[DOCUMENT TEXT — start]

The FDA’s New Era of Smarter Food Safety calls for a broader approach to food safety and traceability, and AI can help achieve those goals. Moving forward, AI will be instrumental in increasing transparency all along the supply chain, providing end-to-end visibility and predicting the path of foodborne outbreaks.

Develop back up plans. How are your suppliers pivoting to manage the simultaneous threats against our global food supply? How are they preparing for climate change? What will they do if they can’t get necessary produce from California, corn from the Midwest or grain from Ukraine? How will they recruit and retain enough labor to deliver necessary products safely to their final destinations? It’s smart to find backup suppliers, especially those closer to home, to ensure an uninterrupted supply of foods. Work with suppliers that are focused on solutions, safety and quality, and keep careful track of each supplier’s safety certifications.

Consider vertical farming. Increasingly, companies are looking for alternate supplier and agriculture solutions, such as vertical farming, which grows crops closer to their final destinations. Growing foods closer to their final destination helps reduce food deserts and safety risks, boost sustainability and minimize food wastage. Vertical farms are typically indoor climate-controlled spaces. These growing conditions protect crops from severe weather, and offer a viable solution to bypass a variety of current issues from the climate crisis to supply chain headaches.

[DOCUMENT TEXT — finish]
[DATA EXCERPTS — start]

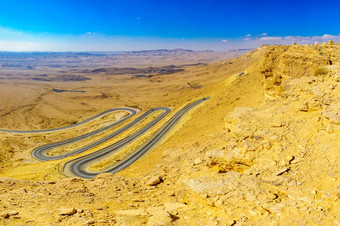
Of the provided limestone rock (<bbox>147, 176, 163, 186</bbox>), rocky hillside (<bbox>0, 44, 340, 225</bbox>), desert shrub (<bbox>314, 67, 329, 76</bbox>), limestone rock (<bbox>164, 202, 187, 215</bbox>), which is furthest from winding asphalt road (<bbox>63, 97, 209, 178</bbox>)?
desert shrub (<bbox>314, 67, 329, 76</bbox>)

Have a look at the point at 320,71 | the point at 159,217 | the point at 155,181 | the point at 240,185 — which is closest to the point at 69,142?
the point at 155,181

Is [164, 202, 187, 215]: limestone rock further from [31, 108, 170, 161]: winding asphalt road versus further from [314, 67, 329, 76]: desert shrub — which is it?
[31, 108, 170, 161]: winding asphalt road

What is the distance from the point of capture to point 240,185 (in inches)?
401

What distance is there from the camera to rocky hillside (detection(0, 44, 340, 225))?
28.5ft

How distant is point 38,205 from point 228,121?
46.6ft

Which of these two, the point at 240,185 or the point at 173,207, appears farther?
the point at 173,207

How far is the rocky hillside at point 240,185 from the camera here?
869 centimetres

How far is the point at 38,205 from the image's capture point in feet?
37.9

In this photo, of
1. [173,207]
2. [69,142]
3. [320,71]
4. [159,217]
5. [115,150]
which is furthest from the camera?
[69,142]

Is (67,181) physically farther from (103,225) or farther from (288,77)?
(288,77)

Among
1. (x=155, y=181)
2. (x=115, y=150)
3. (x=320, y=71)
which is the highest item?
(x=320, y=71)

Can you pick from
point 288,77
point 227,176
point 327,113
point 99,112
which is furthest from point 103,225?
point 99,112

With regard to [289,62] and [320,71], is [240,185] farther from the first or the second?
[289,62]

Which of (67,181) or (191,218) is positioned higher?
(191,218)
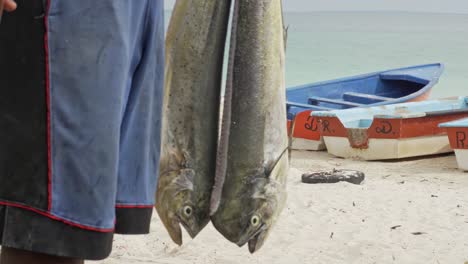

[DATA EXCERPTS — finish]

EXERCISE 1 → According to the food safety text, why are crops in vertical farms protected from severe weather? Answer in one to three sentences.
EXERCISE 2 → Carry the food safety text forward from its final sentence.

EXPECTED ANSWER 1 → Vertical farms are typically indoor, climate-controlled spaces, and those growing conditions shield the crops from severe weather.

EXPECTED ANSWER 2 →
Pivot to agroecological farming. Agroecological farming practices mitigate climate change and prioritize local supply chains. Using this approach, farmers adopt agricultural techniques based on the local area and its specific social, environmental and economic conditions. Agroecology focuses on sustainability, working to reduce emissions, recycle resources and minimize waste. Those that embrace this farming approach believe that traditional farming often faces—and contributes to—a variety of problems, including soil degradation and excessive use of pollutants. Intensive, traditional farming approaches typically focus on short-term output vs. long-term sustainability, which exhausts many natural resources, local resources and wildlife. Agroecological farmers adhere to strict standards that support animal welfare, fewer pesticides and antibiotics, healthier soil and no GMOs.

Be proactive. In hindsight, we should have been more proactive during the Covid-19 crisis, developing backup plans for the huge supply chain disruptions that were headed our way. Before the pandemic, we couldn’t possibly have anticipated the ramifications of a disrupted supply chain and we didn’t understand the need to have backup plans in place for alternative food sources and waste reduction. Today, we have a more realistic perspective and recognize the need to plan ahead for any eventuality.

Our food supply is being threatened by simultaneous crises—from climate change to war—so we must be proactive, prepared, resilient and flexible in developing a solid Plan B.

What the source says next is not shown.